→ **EXERCISE DIRECTIONS**
Copy every line, leaving nothing out and adding nothing.

>> begin GIVEN DATA

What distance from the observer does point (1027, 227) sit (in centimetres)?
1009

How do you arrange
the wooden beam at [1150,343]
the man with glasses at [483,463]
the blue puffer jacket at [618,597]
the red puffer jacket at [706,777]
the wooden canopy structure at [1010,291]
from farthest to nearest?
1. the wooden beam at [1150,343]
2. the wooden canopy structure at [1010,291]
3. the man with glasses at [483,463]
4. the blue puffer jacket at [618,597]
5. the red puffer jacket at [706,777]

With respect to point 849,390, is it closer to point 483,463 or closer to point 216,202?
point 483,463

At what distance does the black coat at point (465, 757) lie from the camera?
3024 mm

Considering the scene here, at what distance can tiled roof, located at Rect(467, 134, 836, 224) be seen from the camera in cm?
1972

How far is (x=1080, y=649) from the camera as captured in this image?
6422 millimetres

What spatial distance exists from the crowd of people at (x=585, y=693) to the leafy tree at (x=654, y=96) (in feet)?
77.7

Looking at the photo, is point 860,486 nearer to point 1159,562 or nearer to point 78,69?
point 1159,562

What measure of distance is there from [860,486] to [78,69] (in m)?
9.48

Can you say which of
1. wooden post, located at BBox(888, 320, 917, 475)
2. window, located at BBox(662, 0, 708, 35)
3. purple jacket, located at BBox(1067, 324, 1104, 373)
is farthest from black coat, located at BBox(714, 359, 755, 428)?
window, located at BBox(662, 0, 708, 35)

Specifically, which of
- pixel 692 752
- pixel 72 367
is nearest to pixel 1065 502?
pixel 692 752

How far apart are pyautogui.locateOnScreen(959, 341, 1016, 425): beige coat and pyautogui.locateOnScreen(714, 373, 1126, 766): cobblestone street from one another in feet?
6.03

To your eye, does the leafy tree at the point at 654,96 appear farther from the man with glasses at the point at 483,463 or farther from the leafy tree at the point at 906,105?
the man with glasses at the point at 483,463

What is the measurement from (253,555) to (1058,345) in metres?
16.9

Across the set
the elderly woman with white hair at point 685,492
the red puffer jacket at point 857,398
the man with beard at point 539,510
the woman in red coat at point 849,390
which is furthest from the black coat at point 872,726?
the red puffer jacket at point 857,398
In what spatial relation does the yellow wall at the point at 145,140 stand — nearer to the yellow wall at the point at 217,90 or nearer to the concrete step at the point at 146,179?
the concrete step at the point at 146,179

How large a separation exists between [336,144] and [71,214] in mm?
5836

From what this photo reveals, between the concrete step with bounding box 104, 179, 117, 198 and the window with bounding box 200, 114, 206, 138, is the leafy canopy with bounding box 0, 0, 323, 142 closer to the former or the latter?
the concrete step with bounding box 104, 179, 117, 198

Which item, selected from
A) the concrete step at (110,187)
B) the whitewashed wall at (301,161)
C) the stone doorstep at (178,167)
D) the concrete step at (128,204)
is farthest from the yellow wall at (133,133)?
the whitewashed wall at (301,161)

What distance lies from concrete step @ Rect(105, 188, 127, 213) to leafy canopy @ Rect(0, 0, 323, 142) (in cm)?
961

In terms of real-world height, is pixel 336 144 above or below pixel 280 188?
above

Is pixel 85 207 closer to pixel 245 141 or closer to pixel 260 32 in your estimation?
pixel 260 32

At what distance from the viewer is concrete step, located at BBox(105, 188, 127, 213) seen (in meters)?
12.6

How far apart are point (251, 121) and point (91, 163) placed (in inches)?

>> end GIVEN DATA

→ **RESULT FOR THIS EXERCISE**
What distance from the observer does point (1027, 227) sit (in centimetres)?
1009

How do you arrange
the wooden beam at [1150,343]
the man with glasses at [483,463]
the blue puffer jacket at [618,597]
the red puffer jacket at [706,777]
the wooden canopy structure at [1010,291]
from farthest to nearest?
1. the wooden beam at [1150,343]
2. the wooden canopy structure at [1010,291]
3. the man with glasses at [483,463]
4. the blue puffer jacket at [618,597]
5. the red puffer jacket at [706,777]

With respect to point 849,390, is it closer to point 483,463 or closer to point 216,202?
point 483,463

At what distance does the black coat at point (465, 757) lie from the camera?
3024 mm

Considering the scene here, at what distance can tiled roof, located at Rect(467, 134, 836, 224) be seen from the camera in cm?
1972

How far is (x=1080, y=649) from the camera as captured in this image?
6422 millimetres

What spatial distance exists from the crowd of people at (x=585, y=693) to the leafy tree at (x=654, y=96) (in feet)?
77.7

Looking at the photo, is point 860,486 nearer to point 1159,562 or nearer to point 78,69?
point 1159,562

What measure of distance is there from [860,486] to [78,69] (in m)?
9.48

Can you say which of
1. wooden post, located at BBox(888, 320, 917, 475)
2. window, located at BBox(662, 0, 708, 35)
3. purple jacket, located at BBox(1067, 324, 1104, 373)
is farthest from black coat, located at BBox(714, 359, 755, 428)?
window, located at BBox(662, 0, 708, 35)

Specifically, which of
- pixel 692 752
- pixel 72 367
is nearest to pixel 1065 502?
pixel 692 752

How far apart are pyautogui.locateOnScreen(959, 341, 1016, 425): beige coat and pyautogui.locateOnScreen(714, 373, 1126, 766): cobblestone street from one another in feet?
6.03

To your eye, does the leafy tree at the point at 654,96 appear farther from the man with glasses at the point at 483,463 or farther from the leafy tree at the point at 906,105?
the man with glasses at the point at 483,463

What is the measurement from (253,555) to (1058,345) in metres?
16.9

Across the set
the elderly woman with white hair at point 685,492
the red puffer jacket at point 857,398
the man with beard at point 539,510
the woman in red coat at point 849,390
which is furthest from the black coat at point 872,726?
the red puffer jacket at point 857,398
In what spatial relation does the yellow wall at the point at 145,140 stand — nearer to the yellow wall at the point at 217,90 or nearer to the concrete step at the point at 146,179?
the concrete step at the point at 146,179

How large a separation exists between [336,144] and [71,214] in mm?
5836

From what this photo reveals, between the concrete step with bounding box 104, 179, 117, 198 and the window with bounding box 200, 114, 206, 138, is the leafy canopy with bounding box 0, 0, 323, 142 closer to the former or the latter?
the concrete step with bounding box 104, 179, 117, 198

Which item, selected from
A) the concrete step at (110,187)
B) the whitewashed wall at (301,161)
C) the stone doorstep at (178,167)
D) the concrete step at (128,204)
is farthest from the yellow wall at (133,133)?
the whitewashed wall at (301,161)

What distance lies from concrete step @ Rect(105, 188, 127, 213) to leafy canopy @ Rect(0, 0, 323, 142) (in cm)?
961

In terms of real-world height, is pixel 336 144 above or below pixel 280 188?
above

Is pixel 85 207 closer to pixel 245 141 or closer to pixel 260 32 in your estimation?
pixel 260 32

At what distance from the viewer is concrete step, located at BBox(105, 188, 127, 213) seen (in meters)?
12.6

How far apart are point (251, 121) and point (91, 163) placed (in inches)?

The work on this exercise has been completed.